While the potentially massive performance of the GeForce RTX 5090 certainly draws attention, another thing that strikes the eye is the huge performance gulf between the flagship RTX 5090 and its smaller RTX 5080 sibling. It’s almost exactly half of the range-topping graphics processor in terms of the number of stream processors and memory interfaces. The TGP will be two-thirds of the top-tier card, so clocks might be higher to try to narrow the gap, but this represents an even bigger difference than with the 40-series GPUs.
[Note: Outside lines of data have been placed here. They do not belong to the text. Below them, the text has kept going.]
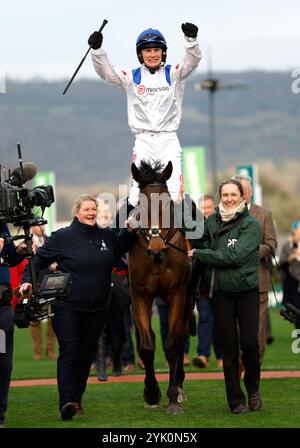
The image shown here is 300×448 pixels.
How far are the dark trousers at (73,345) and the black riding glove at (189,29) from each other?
2744 mm

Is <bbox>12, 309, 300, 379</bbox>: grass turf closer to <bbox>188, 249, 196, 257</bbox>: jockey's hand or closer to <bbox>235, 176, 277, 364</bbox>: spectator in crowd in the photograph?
<bbox>235, 176, 277, 364</bbox>: spectator in crowd

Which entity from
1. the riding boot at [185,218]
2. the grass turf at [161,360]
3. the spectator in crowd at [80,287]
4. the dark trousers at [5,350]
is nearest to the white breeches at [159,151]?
the riding boot at [185,218]

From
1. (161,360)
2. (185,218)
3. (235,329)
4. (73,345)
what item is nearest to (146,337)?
(73,345)

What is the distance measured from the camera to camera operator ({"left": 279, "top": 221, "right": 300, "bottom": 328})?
18.5 meters

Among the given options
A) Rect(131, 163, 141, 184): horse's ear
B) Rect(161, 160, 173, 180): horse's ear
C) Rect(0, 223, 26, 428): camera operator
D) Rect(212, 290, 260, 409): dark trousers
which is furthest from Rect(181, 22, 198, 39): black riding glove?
Rect(0, 223, 26, 428): camera operator

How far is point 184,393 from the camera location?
11.8 m

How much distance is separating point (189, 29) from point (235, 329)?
9.30 feet

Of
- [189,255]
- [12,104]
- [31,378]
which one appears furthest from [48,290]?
[12,104]

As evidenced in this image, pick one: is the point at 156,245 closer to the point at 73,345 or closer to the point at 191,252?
the point at 191,252

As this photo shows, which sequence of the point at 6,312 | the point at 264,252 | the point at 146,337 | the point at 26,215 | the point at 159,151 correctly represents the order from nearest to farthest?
the point at 26,215
the point at 6,312
the point at 146,337
the point at 159,151
the point at 264,252

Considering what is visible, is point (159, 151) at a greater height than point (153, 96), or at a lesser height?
lesser

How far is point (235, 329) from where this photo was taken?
10484 mm

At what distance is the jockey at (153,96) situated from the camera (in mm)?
11109
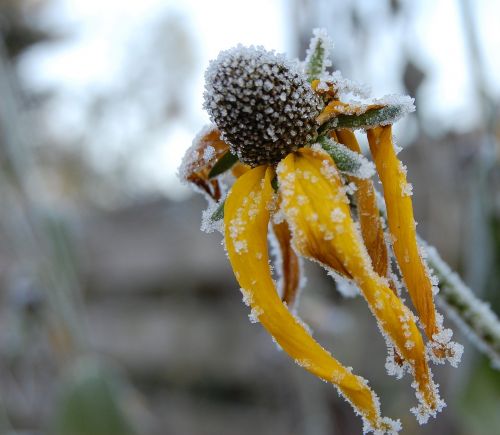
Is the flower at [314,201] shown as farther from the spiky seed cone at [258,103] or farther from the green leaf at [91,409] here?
the green leaf at [91,409]

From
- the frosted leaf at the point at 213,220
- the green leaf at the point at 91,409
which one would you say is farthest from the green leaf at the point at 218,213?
the green leaf at the point at 91,409

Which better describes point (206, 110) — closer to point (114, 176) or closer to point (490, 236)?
point (490, 236)

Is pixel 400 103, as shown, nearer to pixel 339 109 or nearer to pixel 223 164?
pixel 339 109

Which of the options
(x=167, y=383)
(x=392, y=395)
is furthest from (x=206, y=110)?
(x=167, y=383)

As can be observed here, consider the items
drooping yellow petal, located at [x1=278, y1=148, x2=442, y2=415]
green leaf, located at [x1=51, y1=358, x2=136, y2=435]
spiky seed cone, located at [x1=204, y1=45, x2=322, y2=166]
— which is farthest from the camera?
green leaf, located at [x1=51, y1=358, x2=136, y2=435]

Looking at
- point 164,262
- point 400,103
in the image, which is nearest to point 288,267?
point 400,103

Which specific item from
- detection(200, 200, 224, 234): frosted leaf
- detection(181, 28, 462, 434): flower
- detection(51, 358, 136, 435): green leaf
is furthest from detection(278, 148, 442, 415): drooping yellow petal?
detection(51, 358, 136, 435): green leaf

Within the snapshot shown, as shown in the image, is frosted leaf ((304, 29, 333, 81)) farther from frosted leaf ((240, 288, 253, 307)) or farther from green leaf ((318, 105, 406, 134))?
frosted leaf ((240, 288, 253, 307))

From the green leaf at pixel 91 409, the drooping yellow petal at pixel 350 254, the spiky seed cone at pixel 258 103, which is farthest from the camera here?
the green leaf at pixel 91 409
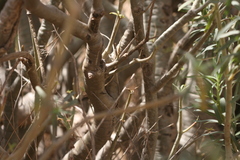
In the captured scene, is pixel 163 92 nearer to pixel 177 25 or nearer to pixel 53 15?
pixel 177 25

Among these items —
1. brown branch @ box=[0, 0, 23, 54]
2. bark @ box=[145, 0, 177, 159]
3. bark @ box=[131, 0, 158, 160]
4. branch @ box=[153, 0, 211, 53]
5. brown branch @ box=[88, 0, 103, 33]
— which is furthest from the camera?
bark @ box=[145, 0, 177, 159]

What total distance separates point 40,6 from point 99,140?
0.77m

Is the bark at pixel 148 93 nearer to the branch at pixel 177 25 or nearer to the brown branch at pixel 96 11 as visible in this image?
the branch at pixel 177 25

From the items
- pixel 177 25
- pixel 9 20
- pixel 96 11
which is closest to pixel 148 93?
pixel 177 25

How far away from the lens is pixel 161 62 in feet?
7.32

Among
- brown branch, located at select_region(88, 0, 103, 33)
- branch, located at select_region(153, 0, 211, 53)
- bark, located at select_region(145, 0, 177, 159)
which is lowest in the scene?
bark, located at select_region(145, 0, 177, 159)

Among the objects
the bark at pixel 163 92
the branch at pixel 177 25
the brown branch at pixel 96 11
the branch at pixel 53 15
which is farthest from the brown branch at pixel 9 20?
the bark at pixel 163 92

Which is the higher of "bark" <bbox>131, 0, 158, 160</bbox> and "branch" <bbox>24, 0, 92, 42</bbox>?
"branch" <bbox>24, 0, 92, 42</bbox>

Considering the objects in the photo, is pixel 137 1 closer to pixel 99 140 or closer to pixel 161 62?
pixel 99 140

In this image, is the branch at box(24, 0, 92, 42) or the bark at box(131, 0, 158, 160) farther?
the bark at box(131, 0, 158, 160)

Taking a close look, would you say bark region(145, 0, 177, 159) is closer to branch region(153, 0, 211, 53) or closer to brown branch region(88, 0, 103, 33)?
branch region(153, 0, 211, 53)

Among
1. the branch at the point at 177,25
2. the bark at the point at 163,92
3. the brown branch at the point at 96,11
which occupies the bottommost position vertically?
the bark at the point at 163,92

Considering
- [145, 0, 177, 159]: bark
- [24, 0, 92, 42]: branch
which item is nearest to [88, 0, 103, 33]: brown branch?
[24, 0, 92, 42]: branch

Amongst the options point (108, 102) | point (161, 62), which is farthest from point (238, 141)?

That potential performance disparity looks strange to say the least, and suggests Nvidia may want to try and create a new tier of performance — or perhaps limit the appeal of certain consumer cards as AI compute alternatives. The RTX 4090 on paper offers 68% more GPU cores, 50% more VRAM, 41% more memory bandwidth, and 13% more L2 cache than the RTX 4080. In practice, CPU limits hold the 4090 back at lower settings, but at 4K ultra it ended up being about 35% faster than the second tier 40-series GPU — and the RTX 3090 was only about 15% faster than the RTX 3080. But these specs, if correct, suggest the 5090 could be up to twice the performance of the 4080.

While we can’t say for certain why Nvidia decided to build its next-generation lineup this way, one of the technical explanations could be that Nvidia’s GB202 processor may consist of two GB203 dies. Using a multi-chiplet design for Blackwell GPUs has been rumored for a while and the GB100/GB200 datacenter GPUs indeed adopt this architecture. However, using CoWoS-L packaging to enable the high-speed (~10 TB/s) interconnect between dies for a consumer-grade product seems like a very expensive idea.
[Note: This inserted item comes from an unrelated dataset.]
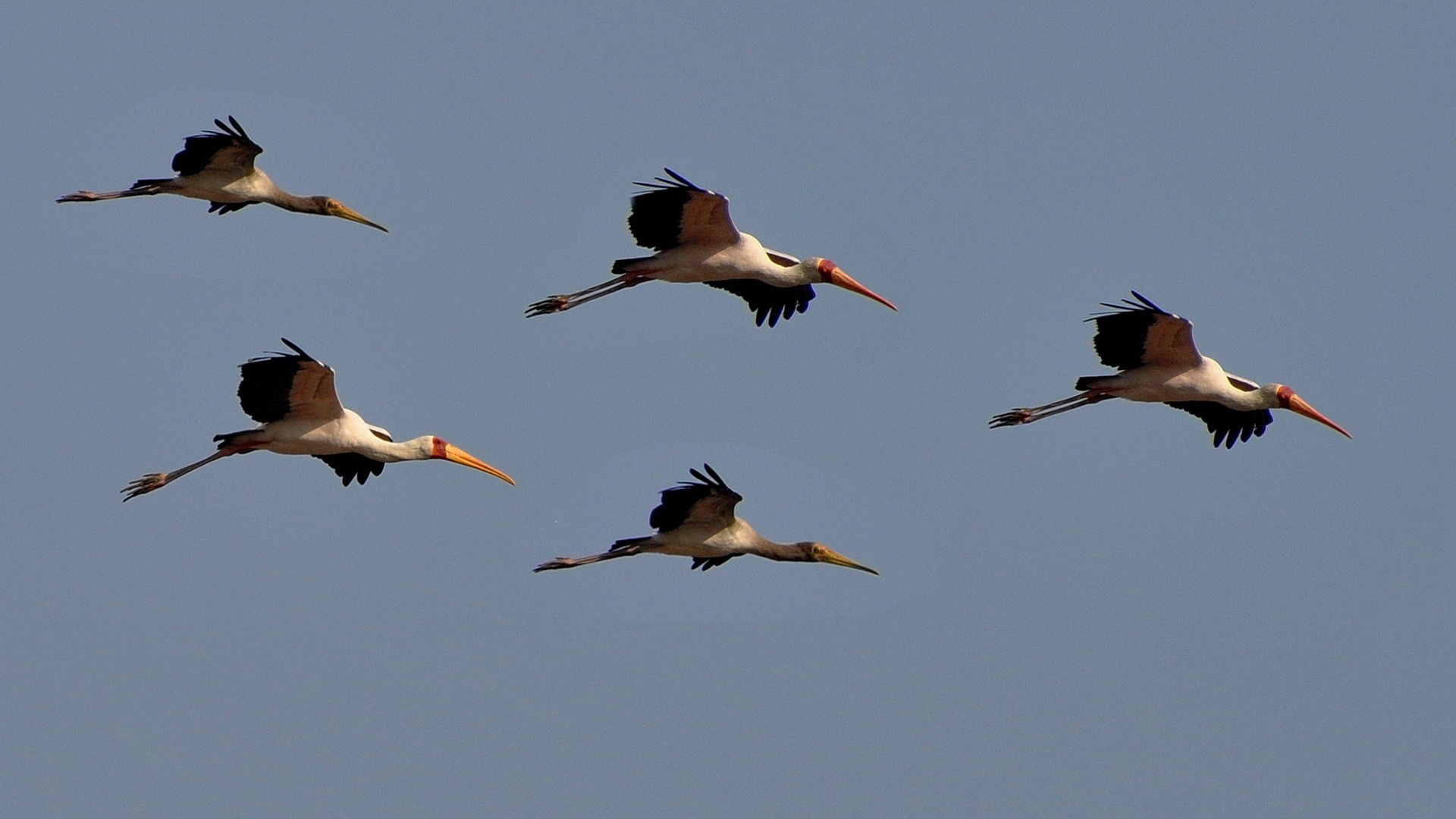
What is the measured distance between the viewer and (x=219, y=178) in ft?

An alternative to building a multi-chiplet GPU would be to build a monolithic graphics processor with over 21,760 CUDA cores at TSMC’s 4nm-class process technology, which would result in a circa 650 mm^2 die. Such a design is hard to yield because of the large die size, which is why redundancies are usually present — the 4090’s AD102 chip for example has a maximum of 144 Streaming Multiprocessors (SMs), but only 128 are enabled. So it’s not impossible for Nvidia to go that route if it wants to. A monolithic chip would also be very expensive, however, and it would be weird to have such a huge gap between the RTX 5080 and RTX 5090. Other GPUs could try to plug the holes, though, and we could eventually see lower tier parts that might have something like 18,000 functional CUDA cores.

What we do know is that Nvidia uses the same chips for a variety of products: desktop, mobile, professional, and data center GPUs are all based on the same silicon designs. With AI being such a hot item right now, Nvidia might be creating a massive data center part as the first priority, and then productizing it as a consumer offering as well. If that’s the case, don’t be surprised if pricing ends up being quite a bit higher than the already exorbitantly priced RTX 4090 — and we could even see AI variants arrive before the consumer models.

For now, all the information we have about Blackwell-based graphics cards for client PCs is strictly unofficial. Apply the usual skepticism and know that, until Nvidia says something directly, things can and likely will change. There are still conflicting rumors on the release date as well, with some saying the RTX 50-series won’t arrive until early 2025. If correct, that gives ample time for continued tweaking ahead of the launch. Until the official announcement, we can expect the rumor mill to stay busy churning out various theories and specifications.